Psilocybin with psychological support improves emotional face recognition in treatment-resistant depression

Psychopharmacology October 30, 2017 102 citations

People with treatment-resistant depression were slower than controls at recognizing facial emotions. After two doses of psilocybin with psychological support, their speed of emotion recognition improved to a level no different from controls, and this improvement was linked to a reduction in anhedonia. The findings suggest psilocybin may help correct emotional processing biases in depression, but placebo-controlled trials are needed to confirm.

Role of kappa-opioid receptors in the effects of salvinorin A and ketamine on attention in rats.

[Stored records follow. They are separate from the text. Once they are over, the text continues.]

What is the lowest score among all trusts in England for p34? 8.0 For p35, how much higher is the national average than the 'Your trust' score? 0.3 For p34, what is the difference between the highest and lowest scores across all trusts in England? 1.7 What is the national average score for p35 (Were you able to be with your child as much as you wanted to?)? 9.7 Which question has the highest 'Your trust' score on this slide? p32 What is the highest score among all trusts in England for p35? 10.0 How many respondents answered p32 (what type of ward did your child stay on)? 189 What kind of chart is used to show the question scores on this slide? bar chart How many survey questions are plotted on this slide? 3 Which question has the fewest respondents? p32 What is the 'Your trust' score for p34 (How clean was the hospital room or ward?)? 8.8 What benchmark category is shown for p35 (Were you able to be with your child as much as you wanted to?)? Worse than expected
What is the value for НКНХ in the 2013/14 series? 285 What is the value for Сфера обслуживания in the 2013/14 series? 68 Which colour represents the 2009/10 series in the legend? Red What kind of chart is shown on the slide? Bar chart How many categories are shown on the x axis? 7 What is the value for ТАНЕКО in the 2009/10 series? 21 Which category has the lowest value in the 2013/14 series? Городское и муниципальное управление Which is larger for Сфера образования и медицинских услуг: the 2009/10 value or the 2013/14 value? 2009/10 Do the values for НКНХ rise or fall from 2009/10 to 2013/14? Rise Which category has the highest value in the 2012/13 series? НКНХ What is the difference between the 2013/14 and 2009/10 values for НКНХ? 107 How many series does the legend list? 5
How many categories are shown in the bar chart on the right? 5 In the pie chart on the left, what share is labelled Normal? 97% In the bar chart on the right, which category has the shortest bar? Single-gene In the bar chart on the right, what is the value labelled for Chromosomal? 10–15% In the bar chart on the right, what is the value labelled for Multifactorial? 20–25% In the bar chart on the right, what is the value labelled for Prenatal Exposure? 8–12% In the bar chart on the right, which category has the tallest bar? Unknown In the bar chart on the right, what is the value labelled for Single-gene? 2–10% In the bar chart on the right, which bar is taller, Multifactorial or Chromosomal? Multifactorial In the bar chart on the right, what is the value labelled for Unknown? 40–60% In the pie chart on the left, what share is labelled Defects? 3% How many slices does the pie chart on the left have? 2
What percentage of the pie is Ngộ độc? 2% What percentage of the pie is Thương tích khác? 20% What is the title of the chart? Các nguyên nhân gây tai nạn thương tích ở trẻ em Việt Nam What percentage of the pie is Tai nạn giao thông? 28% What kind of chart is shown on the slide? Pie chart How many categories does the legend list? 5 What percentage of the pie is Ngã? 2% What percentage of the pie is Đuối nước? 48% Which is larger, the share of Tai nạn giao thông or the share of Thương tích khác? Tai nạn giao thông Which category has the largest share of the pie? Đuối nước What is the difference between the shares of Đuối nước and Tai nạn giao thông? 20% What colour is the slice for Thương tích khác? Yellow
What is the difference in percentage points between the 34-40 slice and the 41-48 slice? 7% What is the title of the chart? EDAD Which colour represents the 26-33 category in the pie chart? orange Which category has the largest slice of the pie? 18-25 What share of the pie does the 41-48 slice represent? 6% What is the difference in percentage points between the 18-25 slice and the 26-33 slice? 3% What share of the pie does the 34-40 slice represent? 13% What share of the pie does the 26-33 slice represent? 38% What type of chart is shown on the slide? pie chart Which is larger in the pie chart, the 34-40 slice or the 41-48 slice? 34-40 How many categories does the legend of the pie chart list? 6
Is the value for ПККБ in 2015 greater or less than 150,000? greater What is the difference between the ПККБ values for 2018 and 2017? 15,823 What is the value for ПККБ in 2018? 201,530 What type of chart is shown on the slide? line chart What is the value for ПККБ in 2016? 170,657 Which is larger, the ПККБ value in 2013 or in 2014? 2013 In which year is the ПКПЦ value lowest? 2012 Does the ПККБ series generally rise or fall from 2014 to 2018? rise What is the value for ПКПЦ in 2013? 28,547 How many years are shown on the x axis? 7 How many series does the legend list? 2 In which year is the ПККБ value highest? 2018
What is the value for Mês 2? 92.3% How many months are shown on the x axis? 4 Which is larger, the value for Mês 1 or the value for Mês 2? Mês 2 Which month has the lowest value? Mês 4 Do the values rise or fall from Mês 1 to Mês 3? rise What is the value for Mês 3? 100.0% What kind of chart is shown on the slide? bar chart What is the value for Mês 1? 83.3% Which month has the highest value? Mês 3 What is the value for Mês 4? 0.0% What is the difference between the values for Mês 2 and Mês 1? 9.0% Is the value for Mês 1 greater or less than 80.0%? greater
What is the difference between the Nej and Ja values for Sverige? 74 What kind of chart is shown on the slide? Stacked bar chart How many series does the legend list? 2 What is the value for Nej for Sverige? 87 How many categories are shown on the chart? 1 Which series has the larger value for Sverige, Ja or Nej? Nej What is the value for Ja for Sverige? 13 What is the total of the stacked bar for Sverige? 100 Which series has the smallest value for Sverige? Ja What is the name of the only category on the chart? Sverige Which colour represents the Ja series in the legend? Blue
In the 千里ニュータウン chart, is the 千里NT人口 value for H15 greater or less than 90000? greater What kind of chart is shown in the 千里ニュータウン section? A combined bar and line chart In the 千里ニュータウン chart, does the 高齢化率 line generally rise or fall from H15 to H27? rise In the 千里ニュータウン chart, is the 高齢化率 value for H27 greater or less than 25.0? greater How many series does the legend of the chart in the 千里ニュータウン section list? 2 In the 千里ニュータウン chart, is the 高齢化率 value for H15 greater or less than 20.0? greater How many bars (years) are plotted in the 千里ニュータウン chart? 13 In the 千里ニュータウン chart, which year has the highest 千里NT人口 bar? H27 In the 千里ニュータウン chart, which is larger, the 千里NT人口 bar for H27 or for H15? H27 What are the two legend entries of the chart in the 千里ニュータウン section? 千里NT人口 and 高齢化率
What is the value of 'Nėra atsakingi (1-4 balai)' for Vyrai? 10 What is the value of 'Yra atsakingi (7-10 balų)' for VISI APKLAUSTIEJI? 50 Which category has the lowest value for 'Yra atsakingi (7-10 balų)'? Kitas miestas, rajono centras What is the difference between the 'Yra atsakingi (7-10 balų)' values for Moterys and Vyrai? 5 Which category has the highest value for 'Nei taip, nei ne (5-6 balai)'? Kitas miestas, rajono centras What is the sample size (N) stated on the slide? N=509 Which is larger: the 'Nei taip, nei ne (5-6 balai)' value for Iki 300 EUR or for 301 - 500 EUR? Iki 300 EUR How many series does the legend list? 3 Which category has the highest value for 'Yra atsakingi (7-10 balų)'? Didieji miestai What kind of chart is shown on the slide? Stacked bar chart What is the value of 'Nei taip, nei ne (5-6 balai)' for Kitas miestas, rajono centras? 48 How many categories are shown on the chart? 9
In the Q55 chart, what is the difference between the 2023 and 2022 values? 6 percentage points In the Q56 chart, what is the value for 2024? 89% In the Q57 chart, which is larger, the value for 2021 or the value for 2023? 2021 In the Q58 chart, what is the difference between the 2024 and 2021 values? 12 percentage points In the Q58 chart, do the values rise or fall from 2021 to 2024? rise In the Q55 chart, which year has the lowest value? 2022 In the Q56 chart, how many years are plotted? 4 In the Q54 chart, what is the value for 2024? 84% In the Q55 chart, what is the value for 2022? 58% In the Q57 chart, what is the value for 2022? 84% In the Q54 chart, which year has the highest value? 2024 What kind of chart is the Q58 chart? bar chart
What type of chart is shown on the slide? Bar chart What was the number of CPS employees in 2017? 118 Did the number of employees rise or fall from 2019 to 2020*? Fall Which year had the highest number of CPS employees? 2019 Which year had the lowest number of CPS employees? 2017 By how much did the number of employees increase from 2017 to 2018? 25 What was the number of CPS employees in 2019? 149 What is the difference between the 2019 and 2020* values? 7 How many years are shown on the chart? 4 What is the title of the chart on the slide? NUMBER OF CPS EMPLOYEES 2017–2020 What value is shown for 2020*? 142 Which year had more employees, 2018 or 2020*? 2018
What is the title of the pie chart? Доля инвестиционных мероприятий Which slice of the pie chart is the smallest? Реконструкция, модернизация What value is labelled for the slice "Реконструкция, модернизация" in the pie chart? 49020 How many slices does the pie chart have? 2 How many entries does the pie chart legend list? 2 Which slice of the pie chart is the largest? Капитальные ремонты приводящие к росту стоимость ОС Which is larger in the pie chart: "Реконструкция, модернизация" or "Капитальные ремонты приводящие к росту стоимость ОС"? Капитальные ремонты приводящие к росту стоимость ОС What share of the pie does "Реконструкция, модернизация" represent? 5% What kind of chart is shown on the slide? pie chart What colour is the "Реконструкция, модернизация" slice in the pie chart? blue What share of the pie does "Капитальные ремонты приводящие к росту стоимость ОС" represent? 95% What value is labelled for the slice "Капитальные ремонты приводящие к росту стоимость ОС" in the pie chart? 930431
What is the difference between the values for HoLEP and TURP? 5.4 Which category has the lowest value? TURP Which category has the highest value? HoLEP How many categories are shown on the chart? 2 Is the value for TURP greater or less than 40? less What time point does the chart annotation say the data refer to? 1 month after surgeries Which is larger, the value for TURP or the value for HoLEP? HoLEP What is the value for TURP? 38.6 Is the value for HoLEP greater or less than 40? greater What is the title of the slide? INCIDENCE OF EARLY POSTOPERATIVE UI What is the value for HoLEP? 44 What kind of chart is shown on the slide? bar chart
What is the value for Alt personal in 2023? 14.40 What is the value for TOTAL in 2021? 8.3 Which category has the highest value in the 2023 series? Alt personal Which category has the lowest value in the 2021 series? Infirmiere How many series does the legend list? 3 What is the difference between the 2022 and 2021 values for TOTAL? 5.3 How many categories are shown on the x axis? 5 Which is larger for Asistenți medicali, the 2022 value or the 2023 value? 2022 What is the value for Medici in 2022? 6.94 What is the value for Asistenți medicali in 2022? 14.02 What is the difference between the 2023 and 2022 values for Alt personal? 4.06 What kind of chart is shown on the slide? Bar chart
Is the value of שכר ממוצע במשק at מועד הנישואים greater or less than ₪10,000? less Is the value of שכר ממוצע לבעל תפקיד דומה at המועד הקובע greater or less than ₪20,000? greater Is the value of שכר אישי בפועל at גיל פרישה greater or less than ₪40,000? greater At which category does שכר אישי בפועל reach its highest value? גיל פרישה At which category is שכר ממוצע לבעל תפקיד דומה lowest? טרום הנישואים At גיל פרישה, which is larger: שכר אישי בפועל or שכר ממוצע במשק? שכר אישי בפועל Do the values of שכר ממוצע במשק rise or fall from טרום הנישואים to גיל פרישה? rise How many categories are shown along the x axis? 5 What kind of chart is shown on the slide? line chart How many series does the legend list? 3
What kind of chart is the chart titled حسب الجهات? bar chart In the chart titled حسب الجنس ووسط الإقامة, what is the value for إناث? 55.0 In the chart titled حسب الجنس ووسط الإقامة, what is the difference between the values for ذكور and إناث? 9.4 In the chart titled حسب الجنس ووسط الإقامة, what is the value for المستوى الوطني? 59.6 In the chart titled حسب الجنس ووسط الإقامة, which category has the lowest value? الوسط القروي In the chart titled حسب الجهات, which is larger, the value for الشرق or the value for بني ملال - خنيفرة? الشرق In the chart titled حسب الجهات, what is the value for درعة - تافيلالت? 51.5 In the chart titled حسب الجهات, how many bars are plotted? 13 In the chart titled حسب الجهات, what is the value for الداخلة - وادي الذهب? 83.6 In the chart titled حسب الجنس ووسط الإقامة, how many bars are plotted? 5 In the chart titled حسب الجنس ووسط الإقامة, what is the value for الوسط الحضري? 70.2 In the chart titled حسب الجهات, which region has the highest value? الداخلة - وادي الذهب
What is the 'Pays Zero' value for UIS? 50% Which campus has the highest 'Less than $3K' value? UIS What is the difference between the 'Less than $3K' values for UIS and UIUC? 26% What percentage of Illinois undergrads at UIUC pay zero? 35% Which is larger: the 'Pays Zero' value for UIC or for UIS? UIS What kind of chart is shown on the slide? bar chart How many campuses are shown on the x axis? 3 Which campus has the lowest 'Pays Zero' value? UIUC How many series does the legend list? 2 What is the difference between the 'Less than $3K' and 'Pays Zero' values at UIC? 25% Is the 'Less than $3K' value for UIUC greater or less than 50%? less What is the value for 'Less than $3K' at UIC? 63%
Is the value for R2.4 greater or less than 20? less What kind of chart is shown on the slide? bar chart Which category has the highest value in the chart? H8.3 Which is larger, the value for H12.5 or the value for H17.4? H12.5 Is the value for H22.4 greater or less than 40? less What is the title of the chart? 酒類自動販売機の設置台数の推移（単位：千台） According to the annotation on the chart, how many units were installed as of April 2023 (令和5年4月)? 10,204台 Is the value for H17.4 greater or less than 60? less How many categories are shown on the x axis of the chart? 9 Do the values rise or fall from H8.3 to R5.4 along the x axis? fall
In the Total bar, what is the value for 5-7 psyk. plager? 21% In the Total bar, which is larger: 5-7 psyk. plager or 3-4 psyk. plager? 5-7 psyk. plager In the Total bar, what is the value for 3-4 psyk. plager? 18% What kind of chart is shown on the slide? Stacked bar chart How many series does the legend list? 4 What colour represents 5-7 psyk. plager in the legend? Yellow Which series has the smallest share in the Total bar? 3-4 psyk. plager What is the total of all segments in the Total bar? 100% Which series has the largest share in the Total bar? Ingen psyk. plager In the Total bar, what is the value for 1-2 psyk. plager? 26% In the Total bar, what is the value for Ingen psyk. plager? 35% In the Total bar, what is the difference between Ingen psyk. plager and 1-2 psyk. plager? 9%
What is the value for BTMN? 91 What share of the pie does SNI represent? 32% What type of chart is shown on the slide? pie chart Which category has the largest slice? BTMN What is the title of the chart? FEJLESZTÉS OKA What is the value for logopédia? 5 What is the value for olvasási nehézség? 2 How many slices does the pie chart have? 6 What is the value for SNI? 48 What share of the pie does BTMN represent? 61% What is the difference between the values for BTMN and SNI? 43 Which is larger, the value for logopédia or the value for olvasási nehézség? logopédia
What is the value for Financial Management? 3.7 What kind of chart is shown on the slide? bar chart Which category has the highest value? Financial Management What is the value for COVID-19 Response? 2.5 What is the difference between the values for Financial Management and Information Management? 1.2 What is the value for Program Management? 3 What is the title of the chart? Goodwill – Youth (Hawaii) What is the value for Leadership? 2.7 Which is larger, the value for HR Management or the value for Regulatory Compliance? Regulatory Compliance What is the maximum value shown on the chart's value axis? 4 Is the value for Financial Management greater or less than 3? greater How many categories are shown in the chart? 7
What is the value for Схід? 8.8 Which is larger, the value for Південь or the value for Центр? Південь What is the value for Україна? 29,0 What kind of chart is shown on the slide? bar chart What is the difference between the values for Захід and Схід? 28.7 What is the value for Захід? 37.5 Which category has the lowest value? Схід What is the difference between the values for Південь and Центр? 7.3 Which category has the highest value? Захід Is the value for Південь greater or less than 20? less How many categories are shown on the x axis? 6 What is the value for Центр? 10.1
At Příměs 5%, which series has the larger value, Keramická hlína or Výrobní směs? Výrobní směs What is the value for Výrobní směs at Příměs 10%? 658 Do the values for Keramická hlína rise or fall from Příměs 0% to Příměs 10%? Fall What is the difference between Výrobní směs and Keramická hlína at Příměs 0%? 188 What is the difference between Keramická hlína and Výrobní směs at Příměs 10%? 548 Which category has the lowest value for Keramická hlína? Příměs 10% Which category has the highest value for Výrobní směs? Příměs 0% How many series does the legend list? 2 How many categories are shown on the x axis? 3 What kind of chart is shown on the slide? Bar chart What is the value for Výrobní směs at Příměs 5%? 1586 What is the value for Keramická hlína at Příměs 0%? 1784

Psychopharmacology June 1, 2010 Christina L Nemeth, Tracie A Paine, Joseph E Rittiner et al. 102 citations

Two drugs that alter perception and cognition in humans—salvinorin A (a kappa-opioid receptor agonist) and ketamine (an NMDA receptor antagonist)—produced similar disruptions in attention and motivation in rats tested on a food-motivated attention task. Both drugs increased omission errors (signs of reduced motivation) and slowed correct response latencies (processing deficits). Pre-feeding before testing produced a subtly different pattern, suggesting the drug effects were not purely motivational. A kappa-opioid receptor blocker (JDTic) prevented all effects of salvinorin A and some effects of ketamine. Binding studies showed ketamine also activates kappa-opioid receptors, though less potently than salvinorin A. These findings suggest kappa-opioid receptors may contribute to cognitive disruptions seen in conditions like schizophrenia.